Sunday, September 23, 2007

Poland Publishes Secret Police File Data

In its latest effort to deal with its communist past, Poland on Tuesday began publishing a list of public figures who either collaborated with or were spied on by its old secret police before 1989.

There was so great an interest in the list — an index to the vast files at the Institute of National Remembrance — that institute's Web site was difficult to access as the publication time of 8 p.m. came and went, but spokesman Andrzej Arseniuk confirmed publication had begun.

The first list was made public weeks before general elections on Oct. 21, balloting sought by Prime Minister Jaroslaw Kaczynski of the governing Law and Justice party after months of political turmoil with smaller coalition partners.

The first group of names posted on the Web site focused on public figures and included, among others, the file indexes of the prime minister and his twin brother, President Lech Kaczynski, as two people who were spied on. Also on the list were the speakers of Parliament and the Senate, but otherwise most candidates in the coming election were deliberately left off.

The institute said it was just beginning the process of publication, which could take up to six years.

It was acting on a new law calling for public figures to be screened for past collaboration.
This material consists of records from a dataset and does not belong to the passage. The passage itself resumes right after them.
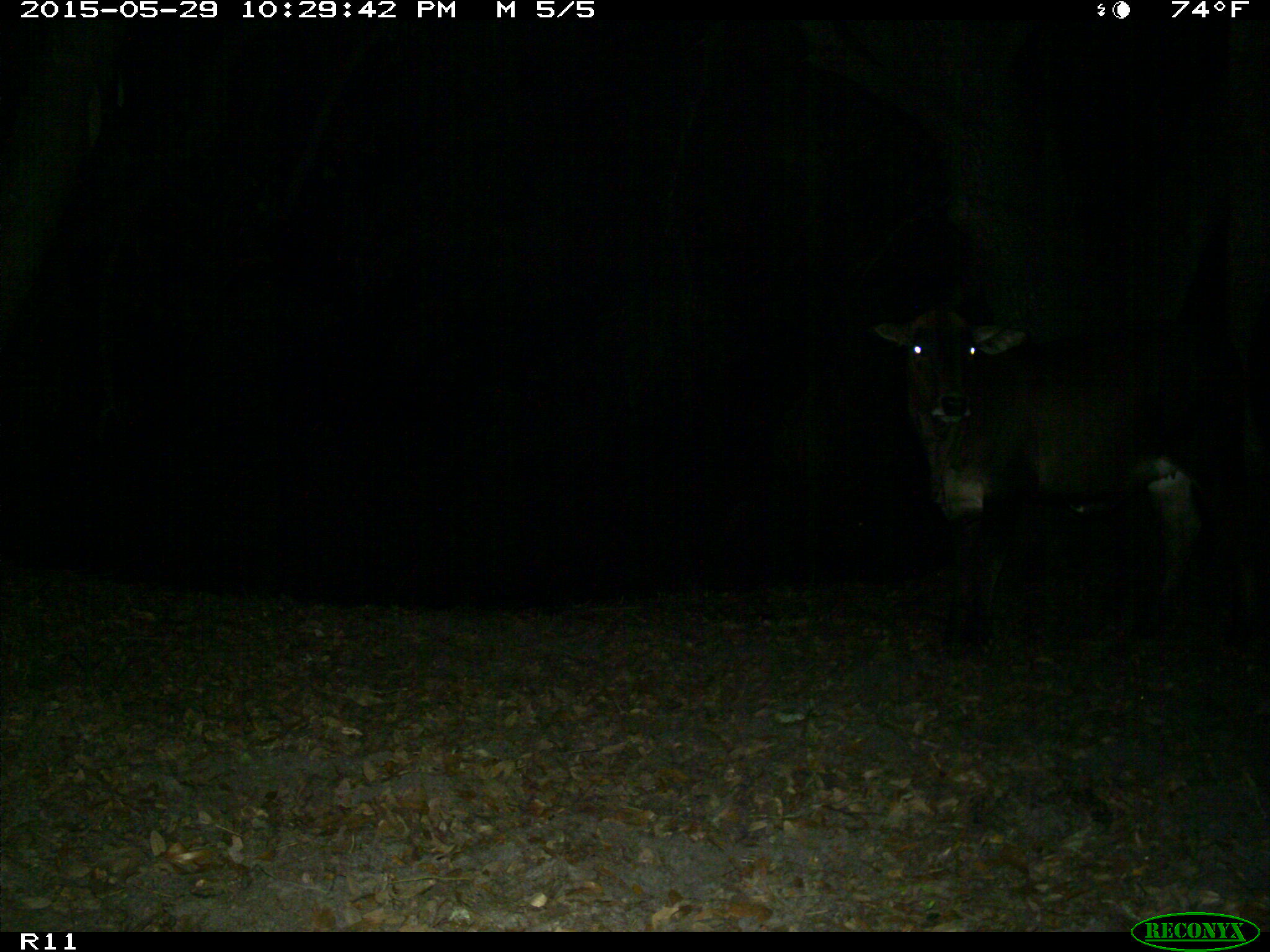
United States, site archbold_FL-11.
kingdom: Animalia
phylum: Chordata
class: Mammalia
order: Artiodactyla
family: Bovidae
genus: Bos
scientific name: Bos taurus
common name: domestic cow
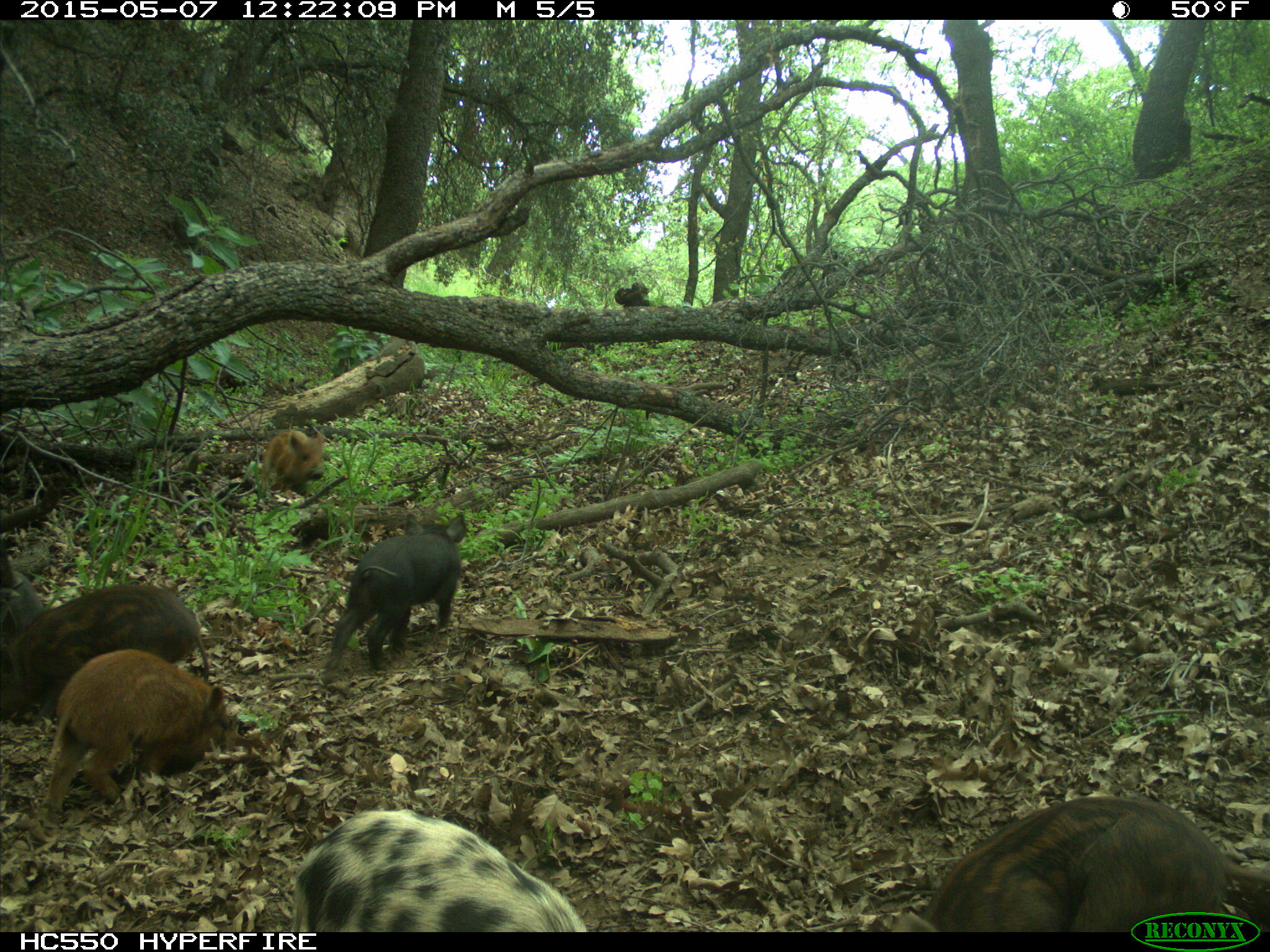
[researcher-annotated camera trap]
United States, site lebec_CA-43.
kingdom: Animalia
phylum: Chordata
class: Mammalia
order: Artiodactyla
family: Suidae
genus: Sus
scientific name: Sus scrofa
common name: wild boar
Sus scrofa (wild boar).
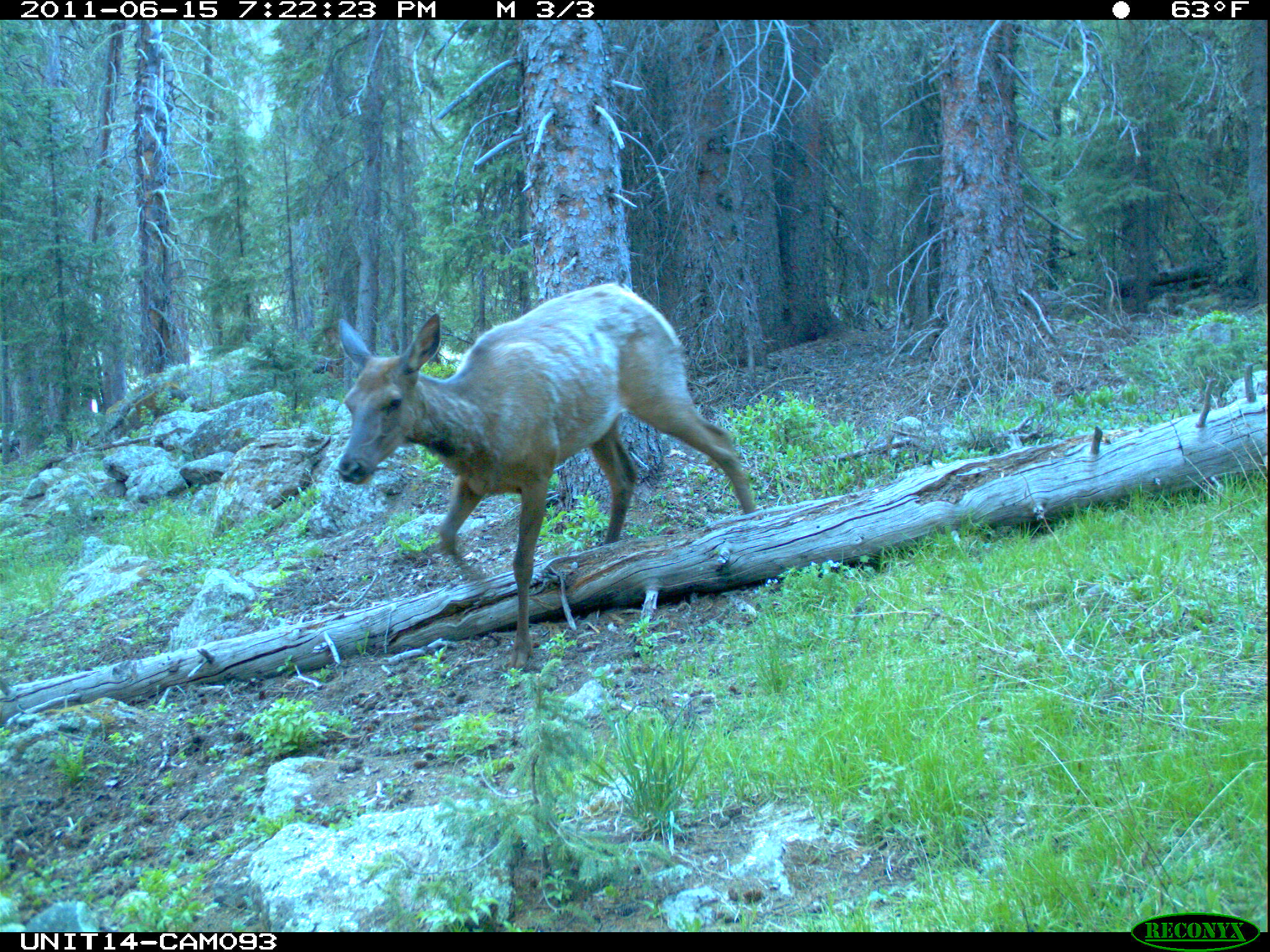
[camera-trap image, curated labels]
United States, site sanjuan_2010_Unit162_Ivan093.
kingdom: Animalia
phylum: Chordata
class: Mammalia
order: Artiodactyla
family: Cervidae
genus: Cervus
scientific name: Cervus elaphus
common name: red deer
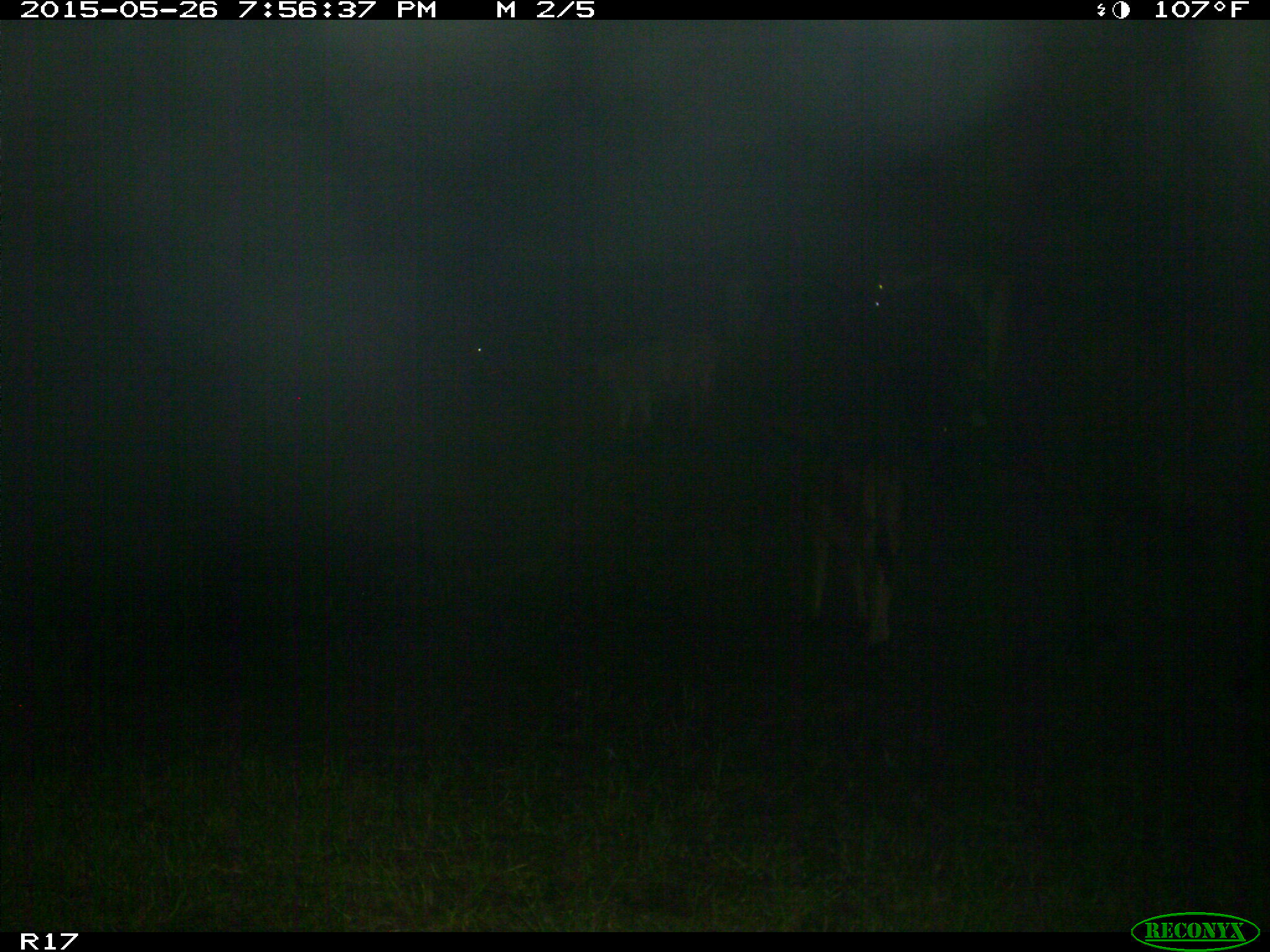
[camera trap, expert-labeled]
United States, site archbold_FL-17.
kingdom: Animalia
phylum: Chordata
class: Mammalia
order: Artiodactyla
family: Bovidae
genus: Bos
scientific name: Bos taurus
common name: domestic cow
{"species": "Bos taurus (domestic cow)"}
A special court this year called for the index to be published.

Polish officials decided against a wholesale purge of communists immediately after the collapse of the old regime in 1989, but the issue has not gone away. Some people have been wrongly accused or smeared for political purposes, but others say Poland has not done enough to rid itself of Communist influence.

"This is an index saying what kind of documents the institute has on various categories of public figures from the president to county officials," Andrzej Paczkowski, a member of the institute's board, told The Associated Press.

"It makes no difference in the character of their appearance: they can be targets, collaborators or secret security employees," he said.

The PAP news agency reported the entries of the prime minister and the president, indicating they were targets of the secret police — something already well-known, since the Kaczynskis in the 1980s were dissidents and advisers to the Solidarity trade union and pro-democracy movement. Lech Kaczynski was jailed after martial law was declared in 1981.

The institute said it went ahead with publication to meet the conditions of the law, despite concerns about the coming election. The prime minister has made purging former communists from public life a key goal of this government, and a court struck down provisions of the disclosure law that would have barred people such as journalists and teachers from their professions if they were found to have collaborated.